TEXT BLOCK.
=== Section Start ===

Trinidadians stranded in St Vincent are expected to be repatriated with a ride home aboard one of two vessels taking relief supplies there.
About 50 members of the Coast Guard, Air Guard and T&T Regiment boarded the Galleons Passage vessel at 5.30 a.m. yesterday en route to St Vincent. Soldiers are expected to provide assistance to the island over a two-week period.
The vessel’s return to Trinidad and Tobago is designated as the first of two repatriating vessels for Trinidadians trapped on the island.
It is uncertain how many Trinidadians are in St Vincent and want to come home but the Express is aware of at least three who are desperate to get off the island where the La Soufriere Volcano has been erupting since last Friday.
Speaking prior to the boat’s departure from Trinidad at the Port of Spain port yesterday morning, Minister of National Security Stuart Young said nationals who have been in touch with the ministry will be repatriated and placed into quarantine.

=== Section End ===

SUPPLIED RECORDS.
=== Section Start ===

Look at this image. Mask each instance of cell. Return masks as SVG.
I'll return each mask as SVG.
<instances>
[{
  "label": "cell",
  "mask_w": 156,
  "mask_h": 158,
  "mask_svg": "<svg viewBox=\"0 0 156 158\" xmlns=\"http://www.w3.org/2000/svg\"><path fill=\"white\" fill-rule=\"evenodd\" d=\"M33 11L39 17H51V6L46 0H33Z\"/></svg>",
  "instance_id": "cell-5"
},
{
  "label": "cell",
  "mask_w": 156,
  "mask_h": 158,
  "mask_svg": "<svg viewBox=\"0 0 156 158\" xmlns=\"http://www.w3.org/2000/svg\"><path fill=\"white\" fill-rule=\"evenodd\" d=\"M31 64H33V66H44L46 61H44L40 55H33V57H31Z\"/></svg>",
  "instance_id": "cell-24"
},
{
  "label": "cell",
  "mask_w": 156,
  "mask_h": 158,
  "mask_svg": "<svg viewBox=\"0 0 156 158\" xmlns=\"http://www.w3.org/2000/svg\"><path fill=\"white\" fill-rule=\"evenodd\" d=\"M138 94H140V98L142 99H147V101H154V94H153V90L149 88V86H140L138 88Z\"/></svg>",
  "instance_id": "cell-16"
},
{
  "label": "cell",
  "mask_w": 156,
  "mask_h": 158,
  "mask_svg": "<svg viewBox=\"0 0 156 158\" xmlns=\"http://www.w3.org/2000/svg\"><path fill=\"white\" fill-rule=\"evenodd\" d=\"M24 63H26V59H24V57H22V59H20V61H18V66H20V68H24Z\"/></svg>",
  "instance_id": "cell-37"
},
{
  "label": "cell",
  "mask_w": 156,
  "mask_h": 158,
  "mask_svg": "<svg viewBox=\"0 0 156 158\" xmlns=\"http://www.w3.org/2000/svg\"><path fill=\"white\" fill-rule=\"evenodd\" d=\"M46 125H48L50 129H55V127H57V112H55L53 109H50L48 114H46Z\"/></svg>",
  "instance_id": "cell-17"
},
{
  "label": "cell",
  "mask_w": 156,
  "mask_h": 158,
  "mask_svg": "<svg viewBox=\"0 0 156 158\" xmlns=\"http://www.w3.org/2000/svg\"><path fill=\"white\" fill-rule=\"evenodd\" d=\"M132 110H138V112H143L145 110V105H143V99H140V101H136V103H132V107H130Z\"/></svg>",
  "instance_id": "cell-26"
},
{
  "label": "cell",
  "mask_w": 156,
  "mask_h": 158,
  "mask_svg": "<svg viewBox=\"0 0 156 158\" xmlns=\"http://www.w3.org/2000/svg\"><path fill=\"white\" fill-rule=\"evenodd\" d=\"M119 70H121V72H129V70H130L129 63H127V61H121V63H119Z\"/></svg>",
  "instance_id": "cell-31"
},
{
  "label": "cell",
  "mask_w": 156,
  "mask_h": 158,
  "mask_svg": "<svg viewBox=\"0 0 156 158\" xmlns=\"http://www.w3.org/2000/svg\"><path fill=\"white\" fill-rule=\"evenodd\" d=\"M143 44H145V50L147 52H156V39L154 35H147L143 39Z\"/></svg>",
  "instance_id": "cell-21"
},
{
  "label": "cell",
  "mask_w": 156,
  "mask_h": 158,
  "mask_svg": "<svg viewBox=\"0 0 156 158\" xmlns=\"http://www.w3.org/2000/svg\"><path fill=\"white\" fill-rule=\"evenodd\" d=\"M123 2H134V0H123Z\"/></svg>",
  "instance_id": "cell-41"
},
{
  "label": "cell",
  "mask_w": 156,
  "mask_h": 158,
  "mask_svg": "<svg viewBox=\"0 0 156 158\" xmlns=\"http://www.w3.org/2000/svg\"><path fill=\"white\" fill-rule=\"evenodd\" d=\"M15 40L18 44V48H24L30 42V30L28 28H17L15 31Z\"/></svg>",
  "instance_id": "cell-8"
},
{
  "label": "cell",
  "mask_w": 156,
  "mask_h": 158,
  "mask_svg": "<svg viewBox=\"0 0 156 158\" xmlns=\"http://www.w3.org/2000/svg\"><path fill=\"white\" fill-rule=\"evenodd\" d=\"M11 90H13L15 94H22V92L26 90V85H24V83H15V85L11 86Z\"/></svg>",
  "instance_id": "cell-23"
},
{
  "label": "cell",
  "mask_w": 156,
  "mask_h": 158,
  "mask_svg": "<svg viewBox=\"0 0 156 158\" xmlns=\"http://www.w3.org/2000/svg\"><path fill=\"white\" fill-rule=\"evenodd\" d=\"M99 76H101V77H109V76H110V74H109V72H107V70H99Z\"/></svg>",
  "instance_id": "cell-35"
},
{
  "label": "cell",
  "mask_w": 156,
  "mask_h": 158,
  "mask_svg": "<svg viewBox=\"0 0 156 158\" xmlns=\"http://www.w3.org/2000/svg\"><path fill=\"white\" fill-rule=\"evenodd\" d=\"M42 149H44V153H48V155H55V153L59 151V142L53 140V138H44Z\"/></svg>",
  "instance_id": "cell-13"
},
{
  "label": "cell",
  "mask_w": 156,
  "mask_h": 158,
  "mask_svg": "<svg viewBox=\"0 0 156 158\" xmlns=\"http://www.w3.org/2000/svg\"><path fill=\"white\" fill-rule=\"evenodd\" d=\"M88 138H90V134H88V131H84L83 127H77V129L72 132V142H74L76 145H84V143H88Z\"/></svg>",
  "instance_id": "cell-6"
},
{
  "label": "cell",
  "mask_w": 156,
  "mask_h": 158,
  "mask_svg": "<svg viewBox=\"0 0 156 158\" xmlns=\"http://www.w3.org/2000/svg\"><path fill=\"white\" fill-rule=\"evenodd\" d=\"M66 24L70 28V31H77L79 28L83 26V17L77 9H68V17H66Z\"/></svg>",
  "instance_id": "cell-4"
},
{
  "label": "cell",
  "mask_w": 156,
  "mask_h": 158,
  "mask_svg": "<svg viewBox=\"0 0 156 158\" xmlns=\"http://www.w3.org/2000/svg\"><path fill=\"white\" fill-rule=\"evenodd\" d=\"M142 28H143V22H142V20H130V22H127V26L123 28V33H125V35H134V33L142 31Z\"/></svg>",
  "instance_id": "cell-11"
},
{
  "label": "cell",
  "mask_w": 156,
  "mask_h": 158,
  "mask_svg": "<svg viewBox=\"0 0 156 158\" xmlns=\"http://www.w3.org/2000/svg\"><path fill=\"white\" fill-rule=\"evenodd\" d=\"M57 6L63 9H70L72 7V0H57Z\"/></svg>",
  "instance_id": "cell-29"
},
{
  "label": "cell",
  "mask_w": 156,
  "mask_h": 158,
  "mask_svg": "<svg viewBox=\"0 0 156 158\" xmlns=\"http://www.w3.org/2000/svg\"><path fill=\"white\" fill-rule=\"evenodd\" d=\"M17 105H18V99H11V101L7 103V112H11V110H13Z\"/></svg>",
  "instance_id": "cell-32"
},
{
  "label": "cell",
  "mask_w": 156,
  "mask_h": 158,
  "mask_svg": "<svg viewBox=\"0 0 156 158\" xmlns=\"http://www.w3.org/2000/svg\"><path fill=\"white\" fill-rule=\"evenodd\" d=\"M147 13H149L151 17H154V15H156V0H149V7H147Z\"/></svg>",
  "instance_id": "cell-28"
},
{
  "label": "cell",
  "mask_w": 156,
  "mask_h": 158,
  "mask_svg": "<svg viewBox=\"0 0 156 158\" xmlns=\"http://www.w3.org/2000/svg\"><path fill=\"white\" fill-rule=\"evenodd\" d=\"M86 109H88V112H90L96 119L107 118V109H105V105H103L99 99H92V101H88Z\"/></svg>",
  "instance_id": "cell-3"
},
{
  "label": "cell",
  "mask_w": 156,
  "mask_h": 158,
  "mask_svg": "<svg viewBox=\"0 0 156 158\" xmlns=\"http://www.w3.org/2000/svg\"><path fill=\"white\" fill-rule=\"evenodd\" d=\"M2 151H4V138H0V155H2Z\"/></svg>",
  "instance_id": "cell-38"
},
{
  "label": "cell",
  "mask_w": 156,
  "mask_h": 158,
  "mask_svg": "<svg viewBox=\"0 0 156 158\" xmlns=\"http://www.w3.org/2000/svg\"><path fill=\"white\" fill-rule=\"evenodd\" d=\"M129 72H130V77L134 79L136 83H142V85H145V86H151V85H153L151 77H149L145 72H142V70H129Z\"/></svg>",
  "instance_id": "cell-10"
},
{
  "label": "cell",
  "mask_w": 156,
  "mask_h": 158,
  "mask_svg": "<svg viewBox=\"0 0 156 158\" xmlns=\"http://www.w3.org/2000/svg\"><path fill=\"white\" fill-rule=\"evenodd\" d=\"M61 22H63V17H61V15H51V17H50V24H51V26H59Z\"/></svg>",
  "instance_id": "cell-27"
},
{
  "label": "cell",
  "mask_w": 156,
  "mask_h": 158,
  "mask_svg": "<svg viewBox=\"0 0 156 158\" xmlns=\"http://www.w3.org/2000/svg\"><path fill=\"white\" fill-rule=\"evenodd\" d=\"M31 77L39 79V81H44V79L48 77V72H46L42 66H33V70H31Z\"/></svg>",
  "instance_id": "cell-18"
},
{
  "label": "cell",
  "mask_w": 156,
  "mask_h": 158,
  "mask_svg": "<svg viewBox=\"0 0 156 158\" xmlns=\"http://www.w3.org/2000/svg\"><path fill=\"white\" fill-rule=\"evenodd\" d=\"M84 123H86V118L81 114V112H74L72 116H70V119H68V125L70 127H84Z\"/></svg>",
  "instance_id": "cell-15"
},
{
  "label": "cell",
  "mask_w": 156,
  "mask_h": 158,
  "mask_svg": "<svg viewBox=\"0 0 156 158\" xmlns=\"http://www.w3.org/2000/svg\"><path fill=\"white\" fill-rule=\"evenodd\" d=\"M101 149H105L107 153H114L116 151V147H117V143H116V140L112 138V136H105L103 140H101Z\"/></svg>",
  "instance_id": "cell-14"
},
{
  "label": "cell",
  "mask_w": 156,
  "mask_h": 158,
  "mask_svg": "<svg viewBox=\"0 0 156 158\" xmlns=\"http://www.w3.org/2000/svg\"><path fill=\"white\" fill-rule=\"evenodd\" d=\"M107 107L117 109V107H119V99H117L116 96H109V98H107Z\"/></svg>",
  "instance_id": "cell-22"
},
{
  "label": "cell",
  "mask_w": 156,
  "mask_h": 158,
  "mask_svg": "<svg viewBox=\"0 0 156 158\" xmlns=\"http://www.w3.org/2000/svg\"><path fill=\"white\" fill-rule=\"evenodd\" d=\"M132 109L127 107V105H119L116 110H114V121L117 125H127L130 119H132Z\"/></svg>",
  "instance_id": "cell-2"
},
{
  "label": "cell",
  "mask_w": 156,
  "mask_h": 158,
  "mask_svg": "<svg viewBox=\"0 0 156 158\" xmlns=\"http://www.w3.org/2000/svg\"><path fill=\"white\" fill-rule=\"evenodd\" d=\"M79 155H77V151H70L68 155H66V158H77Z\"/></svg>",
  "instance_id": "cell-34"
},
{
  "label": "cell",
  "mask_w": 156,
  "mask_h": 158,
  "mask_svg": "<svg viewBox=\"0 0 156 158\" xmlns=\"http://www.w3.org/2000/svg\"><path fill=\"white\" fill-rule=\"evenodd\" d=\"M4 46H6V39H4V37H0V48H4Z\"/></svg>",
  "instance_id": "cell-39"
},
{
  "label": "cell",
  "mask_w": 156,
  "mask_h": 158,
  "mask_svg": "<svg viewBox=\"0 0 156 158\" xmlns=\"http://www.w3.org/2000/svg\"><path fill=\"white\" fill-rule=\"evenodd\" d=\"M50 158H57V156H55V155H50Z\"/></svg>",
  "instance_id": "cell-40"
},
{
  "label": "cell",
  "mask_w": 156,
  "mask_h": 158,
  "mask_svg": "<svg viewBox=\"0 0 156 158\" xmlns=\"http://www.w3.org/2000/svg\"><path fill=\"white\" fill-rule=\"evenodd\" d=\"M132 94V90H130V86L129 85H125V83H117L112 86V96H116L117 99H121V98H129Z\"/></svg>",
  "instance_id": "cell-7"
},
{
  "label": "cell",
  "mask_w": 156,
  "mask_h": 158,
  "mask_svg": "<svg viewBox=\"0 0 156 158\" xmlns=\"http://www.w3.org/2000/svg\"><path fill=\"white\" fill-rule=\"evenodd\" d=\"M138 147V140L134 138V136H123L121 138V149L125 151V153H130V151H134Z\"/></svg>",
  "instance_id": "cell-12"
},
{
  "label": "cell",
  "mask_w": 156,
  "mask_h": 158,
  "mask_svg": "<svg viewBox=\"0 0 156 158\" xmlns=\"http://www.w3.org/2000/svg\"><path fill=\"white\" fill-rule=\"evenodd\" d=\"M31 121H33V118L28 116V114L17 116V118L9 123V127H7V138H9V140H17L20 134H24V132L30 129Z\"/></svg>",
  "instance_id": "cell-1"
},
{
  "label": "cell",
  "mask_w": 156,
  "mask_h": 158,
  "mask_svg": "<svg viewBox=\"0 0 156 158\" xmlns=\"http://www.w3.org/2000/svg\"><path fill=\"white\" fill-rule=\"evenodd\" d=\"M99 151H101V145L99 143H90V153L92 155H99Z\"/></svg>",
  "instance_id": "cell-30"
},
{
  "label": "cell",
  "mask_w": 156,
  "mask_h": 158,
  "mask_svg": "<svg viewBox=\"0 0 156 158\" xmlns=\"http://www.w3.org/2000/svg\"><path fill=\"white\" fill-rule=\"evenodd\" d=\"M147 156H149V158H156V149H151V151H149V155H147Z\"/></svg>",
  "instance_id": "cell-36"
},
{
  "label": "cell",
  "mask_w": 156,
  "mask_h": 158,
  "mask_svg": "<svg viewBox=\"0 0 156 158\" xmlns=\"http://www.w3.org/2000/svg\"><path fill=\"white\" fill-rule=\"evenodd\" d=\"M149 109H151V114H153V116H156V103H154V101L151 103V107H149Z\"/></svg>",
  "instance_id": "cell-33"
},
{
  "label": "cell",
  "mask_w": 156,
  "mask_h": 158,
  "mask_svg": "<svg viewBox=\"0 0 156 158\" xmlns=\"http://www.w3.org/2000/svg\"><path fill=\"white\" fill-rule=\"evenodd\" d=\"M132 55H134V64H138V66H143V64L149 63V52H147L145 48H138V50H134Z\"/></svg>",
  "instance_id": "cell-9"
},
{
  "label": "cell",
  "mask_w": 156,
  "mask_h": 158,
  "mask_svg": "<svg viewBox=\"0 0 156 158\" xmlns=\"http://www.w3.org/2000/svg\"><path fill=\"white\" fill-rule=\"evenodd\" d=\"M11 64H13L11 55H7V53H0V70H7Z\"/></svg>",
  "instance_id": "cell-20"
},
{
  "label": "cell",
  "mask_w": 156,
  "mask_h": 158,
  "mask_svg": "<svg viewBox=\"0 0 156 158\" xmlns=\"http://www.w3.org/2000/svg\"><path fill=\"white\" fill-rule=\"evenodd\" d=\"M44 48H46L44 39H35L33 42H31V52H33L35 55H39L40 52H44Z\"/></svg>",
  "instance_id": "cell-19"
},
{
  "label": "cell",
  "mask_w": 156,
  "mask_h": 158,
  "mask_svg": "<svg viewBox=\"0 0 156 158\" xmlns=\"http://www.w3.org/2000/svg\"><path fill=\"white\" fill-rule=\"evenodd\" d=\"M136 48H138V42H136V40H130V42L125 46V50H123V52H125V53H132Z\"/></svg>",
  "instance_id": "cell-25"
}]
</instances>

=== Section End ===

EXERCISES TO COMPLETE.
1) In the article on Trinidadians stranded in St Vincent, over what period are the soldiers expected to assist the island?
2) From the article on Trinidadians stranded in St Vincent, extract the stretch from "About 50 members" through "since last Friday." word for word.

SOLUTION SET.
1) A two-week period.

2)
About 50 members of the Coast Guard, Air Guard and T&T Regiment boarded the Galleons Passage vessel at 5.30 a.m. yesterday en route to St Vincent. Soldiers are expected to provide assistance to the island over a two-week period.
The vessel’s return to Trinidad and Tobago is designated as the first of two repatriating vessels for Trinidadians trapped on the island.
It is uncertain how many Trinidadians are in St Vincent and want to come home but the Express is aware of at least three who are desperate to get off the island where the La Soufriere Volcano has been erupting since last Friday.